APPELLATE COURT OF ILLINOIS FIRST JUDICIAL DISTRICT FIFTH DIVISION
May 8, 2015
2015 Ill. App. 131221 (Ill. App. Ct. 2015)

Opinion

No. 1-13-1221

05-08-2015

THE PEOPLE OF THE STATE OF ILLINOIS, Plaintiff-Appellee, v. EDWARD CARREON, Defendant-Appellant.


NOTICE: This order was filed under Supreme Court Rule 23 and may not be cited as precedent by any party except in the limited circumstances allowed under Rule 23(e)(1).

Appeal from the Circuit Court of Cook County.

No. 11 CR 21347

Honorable Stanley Sacks, Judge Presiding.

JUSTICE McBRIDE delivered the judgment of the court.
Justices Gordon and Reyes concurred in the judgment.

ORDER

¶ 1 Held: The trial court's judgment denying defendant's pro se posttrial motions for new trial alleging ineffective assistance of counsel was not manifestly erroneous and an adequate Krankel inquiry (People v. Krankel, 102 Ill. 2d 181 (1984)) into the factual basis of defendant's claims was conducted.

¶ 2 Following a bench trial, defendant, Edward Carreon, was convicted of two counts of predatory criminal sexual abuse and two counts of aggravated criminal sexual abuse. His sentence included two consecutive 10-year sentences for the predatory criminal sexual abuse and

two concurrent 5-year sentences for the aggravated criminal sexual abuse to run consecutively with the 10-year sentences, for a total of 25 years' imprisonment. On appeal, defendant argues that the trial court's misapprehension of the facts led to its failure to conduct an adequate Krankel inquiry (People v. Krankel, 102 Ill. 2d 181 (1984)) into whether defense counsel was ineffective for failing to obtain the lowest possible sentence through plea bargaining. We affirm.

¶ 3 Plea bargaining was mentioned three times throughout the proceedings. The first occurred on May 31, 2012, during a pretrial status conference. Defendant stated "a deal [was] cut between the State's Attorney and [his] cousin in which the agreement was one year." The trial court responded:

"THE COURT: Mr. Carreon, you have a lawyer. Talk to your lawyer about a so called plea agreement. I'm not involved with that.




* * *



THE COURT: Mr. Carreon, if there was any so called deal, it's hard to believe there would have been, but if there was, talk to your lawyer about that issue and he can talk to the State."
========
◆ Task to complete:
Continue the Illinois appellate order in People v. Carreon above, starting right after the trial court's last remark to Mr. Carreon.

◆ Stored data:
========
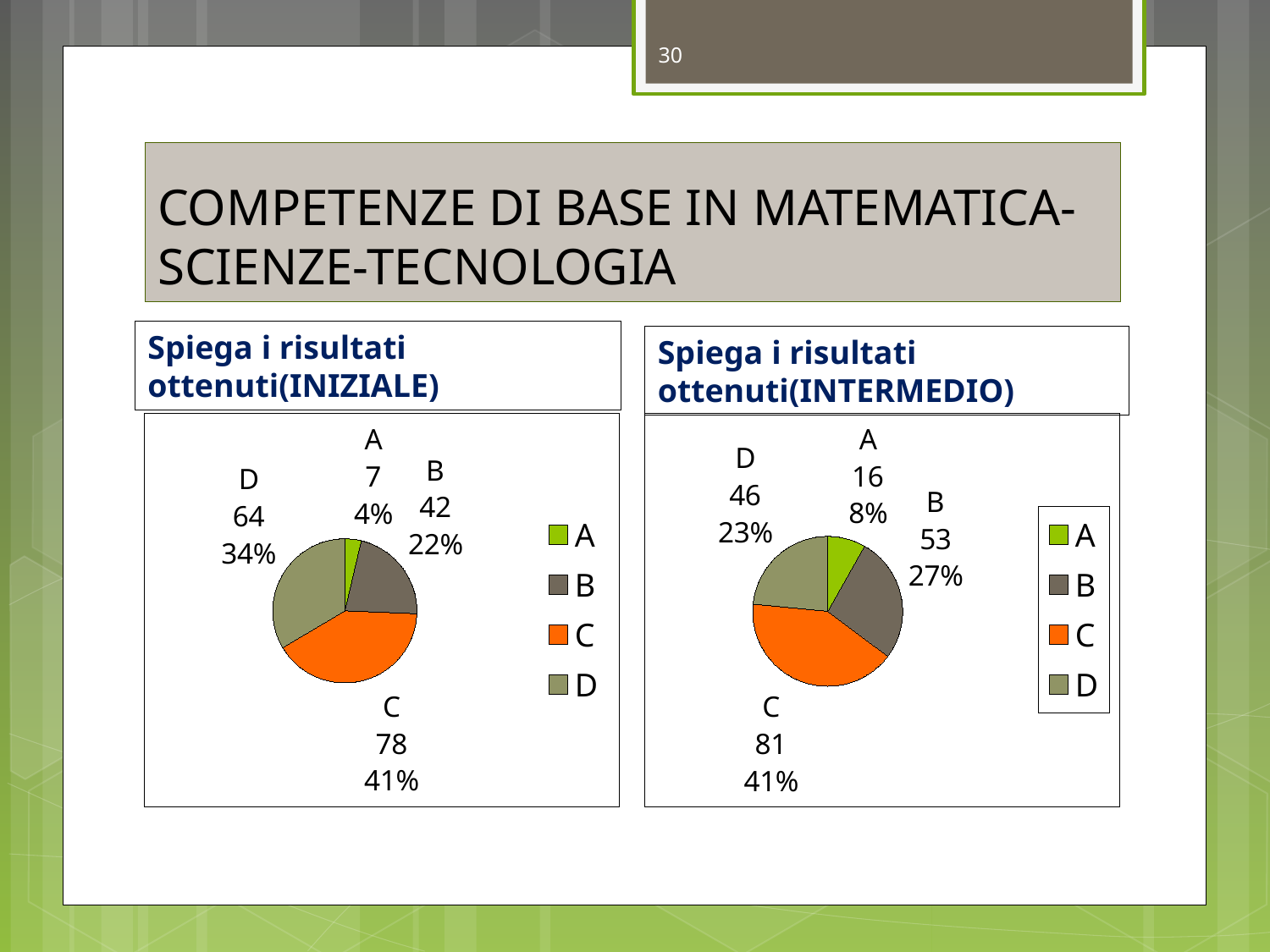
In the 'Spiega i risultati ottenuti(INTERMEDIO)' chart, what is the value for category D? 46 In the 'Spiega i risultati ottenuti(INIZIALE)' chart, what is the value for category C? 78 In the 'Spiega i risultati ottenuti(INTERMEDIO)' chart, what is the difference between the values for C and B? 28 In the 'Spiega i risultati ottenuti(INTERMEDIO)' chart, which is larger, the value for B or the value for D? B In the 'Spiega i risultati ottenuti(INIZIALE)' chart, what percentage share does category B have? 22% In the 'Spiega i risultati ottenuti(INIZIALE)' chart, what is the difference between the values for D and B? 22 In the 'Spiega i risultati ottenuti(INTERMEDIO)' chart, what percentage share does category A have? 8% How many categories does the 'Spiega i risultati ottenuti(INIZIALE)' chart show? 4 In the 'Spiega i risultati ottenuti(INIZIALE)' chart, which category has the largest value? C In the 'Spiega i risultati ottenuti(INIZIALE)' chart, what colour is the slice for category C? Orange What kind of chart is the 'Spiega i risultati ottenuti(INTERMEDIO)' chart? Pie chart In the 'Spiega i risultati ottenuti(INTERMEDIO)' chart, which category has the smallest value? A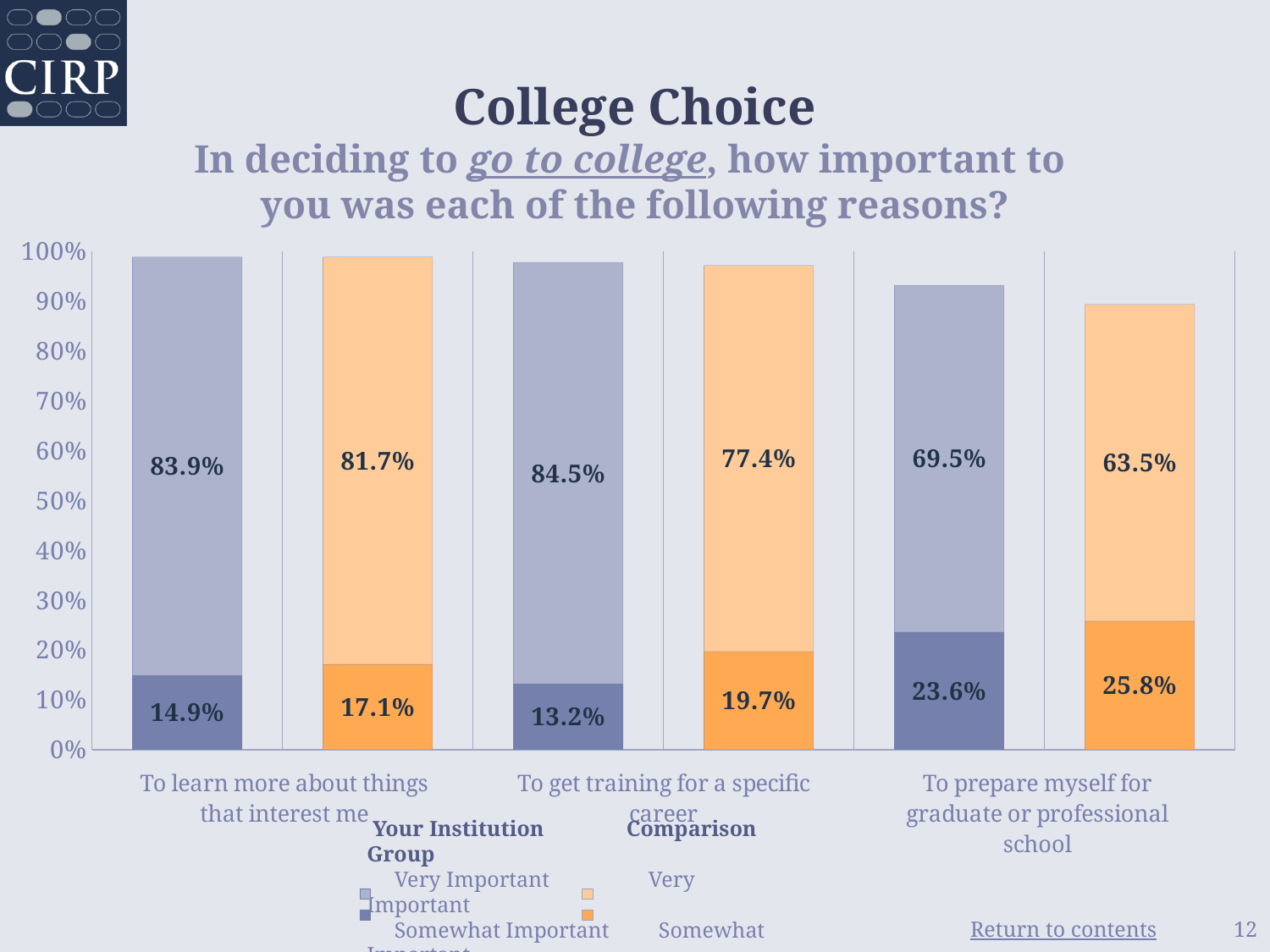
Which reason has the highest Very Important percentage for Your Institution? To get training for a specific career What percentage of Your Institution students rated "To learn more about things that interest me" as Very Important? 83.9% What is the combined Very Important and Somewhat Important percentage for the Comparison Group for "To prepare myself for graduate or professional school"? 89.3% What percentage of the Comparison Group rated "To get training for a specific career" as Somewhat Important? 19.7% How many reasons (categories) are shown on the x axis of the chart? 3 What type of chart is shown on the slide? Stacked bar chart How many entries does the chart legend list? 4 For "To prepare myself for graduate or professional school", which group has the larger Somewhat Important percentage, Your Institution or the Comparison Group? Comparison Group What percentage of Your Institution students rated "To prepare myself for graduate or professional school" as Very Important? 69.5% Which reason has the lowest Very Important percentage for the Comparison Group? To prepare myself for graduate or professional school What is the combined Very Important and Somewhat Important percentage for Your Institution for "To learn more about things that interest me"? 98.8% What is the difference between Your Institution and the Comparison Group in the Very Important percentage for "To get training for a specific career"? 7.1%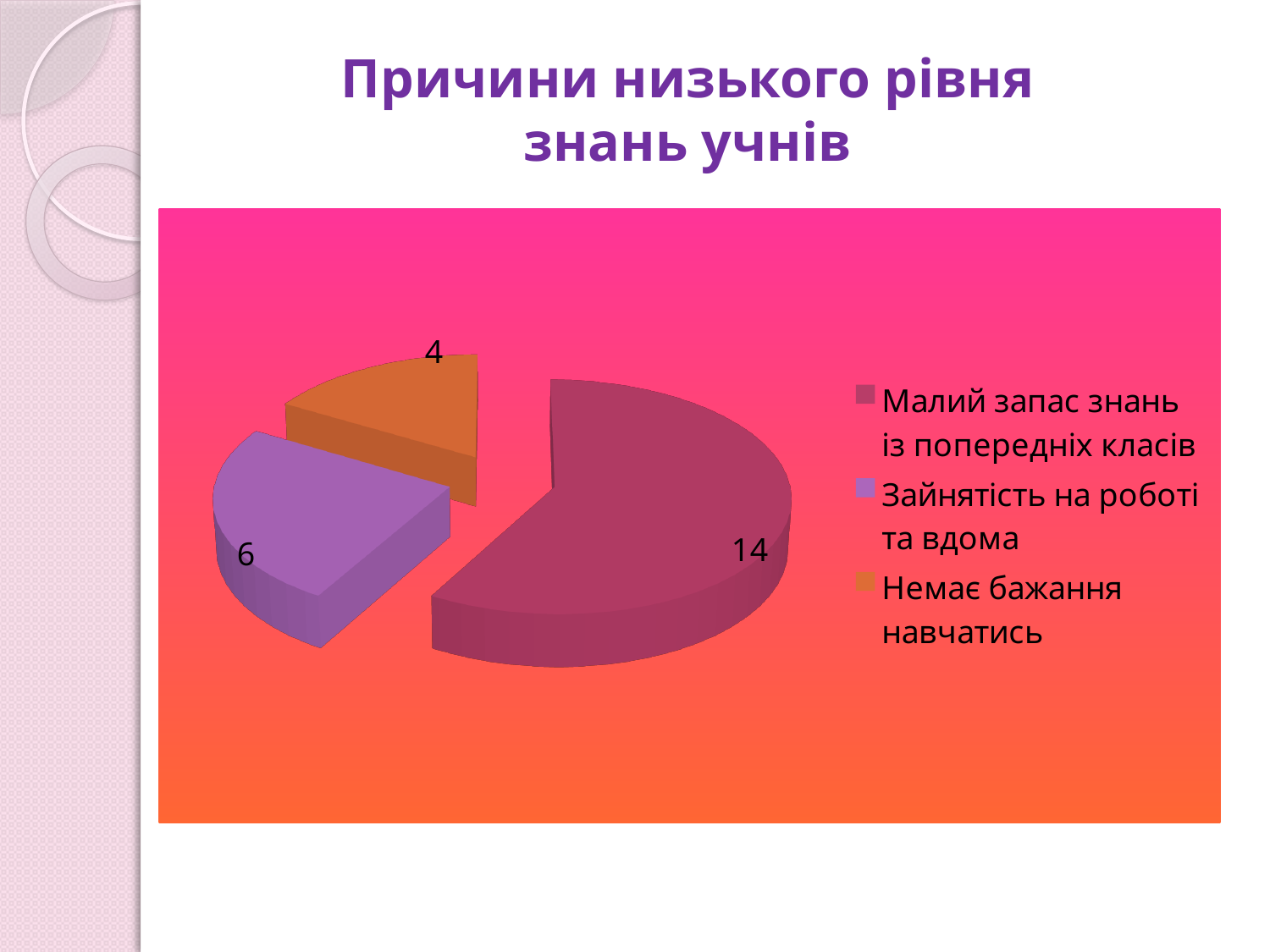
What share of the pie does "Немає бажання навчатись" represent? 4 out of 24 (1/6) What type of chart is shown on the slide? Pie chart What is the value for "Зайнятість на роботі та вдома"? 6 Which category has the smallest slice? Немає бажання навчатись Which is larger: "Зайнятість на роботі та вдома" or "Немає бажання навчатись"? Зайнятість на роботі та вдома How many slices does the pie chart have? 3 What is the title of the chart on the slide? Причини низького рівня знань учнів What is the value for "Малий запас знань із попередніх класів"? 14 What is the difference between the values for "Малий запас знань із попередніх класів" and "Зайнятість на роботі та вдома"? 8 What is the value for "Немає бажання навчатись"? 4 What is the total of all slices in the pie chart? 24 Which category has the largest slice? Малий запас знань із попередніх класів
========
◆ Solved problem:
¶ 4 The second reference was also during a pretrial status conference on July 10, 2012, during which the trial court admonished defendant for attempting to contact the victim's family. Defendant stated he contacted the family because his defense counsel was "telling [him] plea agreements," to which the court responded:

"THE COURT: Mr. Carreon, we're done talking for now. Okay? I just gave advice to you about letters from the jail. *** As far as the case is concerned, you have a lawyer right next to you. Talk about the case if you want to talk about the case."

¶ 5 The last mention was again during a pretrial status conference on October 7, 2012, when the State informed the trial court that its offer of a plea bargain was rejected by defendant. The trial court stated:

"THE COURT: All I was asking now is State made an offer at one point about a possible resolution without going to trial on a plea. And that was rejected. So what's left to do?



DEFENDANT: Go to trial. I love her. I don't understand this. I understand she's a minor -




* * *



STATE'S ATTORNEY: And, your Honor, for the record all offers are revoked.



THE COURT: All right. Mr. Carreon, whatever they offered to you before you understand it's not there [anymore] from the State?



DEFENDANT: I'll go away. I don't care.



THE COURT: I'm just asking if you understand the offer is not there anymore.



DEFENDANT: I understand.



THE COURT: I'm not saying you should accept them or not. I'm just saying that they're not there anymore. Do you understand that?



DEFENDANT: Yes, I understand that, sir."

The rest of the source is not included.